| 指標 | 当期 | 前年同期 | YoY |
|---|---|---|---|
| 売上高 | ¥202.1億 | ¥186.7億 | +8.2% |
| 営業利益 | ¥43.1億 | ¥36.2億 | +19.1% |
| 経常利益 | ¥54.3億 | ¥47.9億 | +13.5% |
| 純利益 | ¥37.3億 | ¥39.4億 | -5.4% |
| ROE | 13.2% | 14.7% | - |
当四半期は営業・経常段階で二桁増益となった一方、税負担の増加により親会社株主に帰属する当期純利益は前年比で減益となった。売上高は202.1億円(前年比+8.2%)、営業利益は43.1億円(同+19.1%)、経常利益は54.3億円(同+13.5%)となり、いずれもトップラインの伸びを上回る利益成長を示した。一方、純利益は37.3億円(同-5.4%)にとどまり、実効税率が前年の17.6%から30.9%へ上昇したことが主因である。営業利益率は21.3%(前年比+1.9pt)へ改善し、主力のCareer事業の増収増益が全社業績を牽引した。

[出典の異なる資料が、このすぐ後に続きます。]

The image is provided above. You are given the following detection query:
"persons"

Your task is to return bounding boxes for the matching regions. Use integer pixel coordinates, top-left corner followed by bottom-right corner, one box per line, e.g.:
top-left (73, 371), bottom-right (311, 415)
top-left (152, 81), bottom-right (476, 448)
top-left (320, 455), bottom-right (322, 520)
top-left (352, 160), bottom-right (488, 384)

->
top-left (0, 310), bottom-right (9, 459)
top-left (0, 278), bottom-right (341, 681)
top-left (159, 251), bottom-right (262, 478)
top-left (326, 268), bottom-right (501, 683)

【売上高】売上高202.1億円はYoY+8.2%の増収。構成比69.8%を占める主力Career事業が141.1億円(+7.9%)で牽引し、Elderly/Disability事業が34.7億円(+9.4%)、Overseas事業が15.9億円(+3.9%)と全セグメントが増収となった。2026年1月の新経営体制移行に伴い、当期よりセグメント区分を「キャリア」「介護・障害福祉経営支援」「海外」の3区分に変更している点に留意が必要。

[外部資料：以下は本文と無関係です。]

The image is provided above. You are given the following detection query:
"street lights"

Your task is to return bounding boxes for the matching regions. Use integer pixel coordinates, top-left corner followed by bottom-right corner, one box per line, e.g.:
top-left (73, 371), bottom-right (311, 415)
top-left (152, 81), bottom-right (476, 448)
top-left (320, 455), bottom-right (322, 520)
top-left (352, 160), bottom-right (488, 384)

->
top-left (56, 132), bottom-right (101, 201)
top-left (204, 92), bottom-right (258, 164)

【損益】営業利益は43.1億円(+19.1%)で増収率を上回る伸びとなり、営業利益率は21.3%(前年比+1.9pt)へ改善した。粗利率91.0%(同+0.3pt)の高収益構造を維持しつつ、人件費・広告費の増加が売上成長ペースを下回ったことで販管費率が抑制され、営業レバレッジが発現した。セグメント別ではCareerの営業利益が50.1億円(+10.2%、利益率35.5%)と全社利益を牽引し、Elderly/Disabilityは10.3億円(+2.5%、利益率29.7%)で堅調、Overseasは営業損失3.2億円ながら前年の損失から53.5%縮小した。経常利益は54.3億円(+13.5%)で、持分法投資利益12.1億円の寄与が大きく、営業外収益は売上高比6.1%とやや高水準にある。他方、純利益(親会社株主に帰属する当期純利益)は37.3億円で前年39.4億円から-5.4%の減益となった。実効税率の上昇(17.6%→30.9%)と為替差損0.6億円の計上が押し下げ要因である。以上より、営業・経常段階は増収増益、最終利益は税負担・為替要因により前年比減益という結果であり、本業の収益力自体はむしろ改善している。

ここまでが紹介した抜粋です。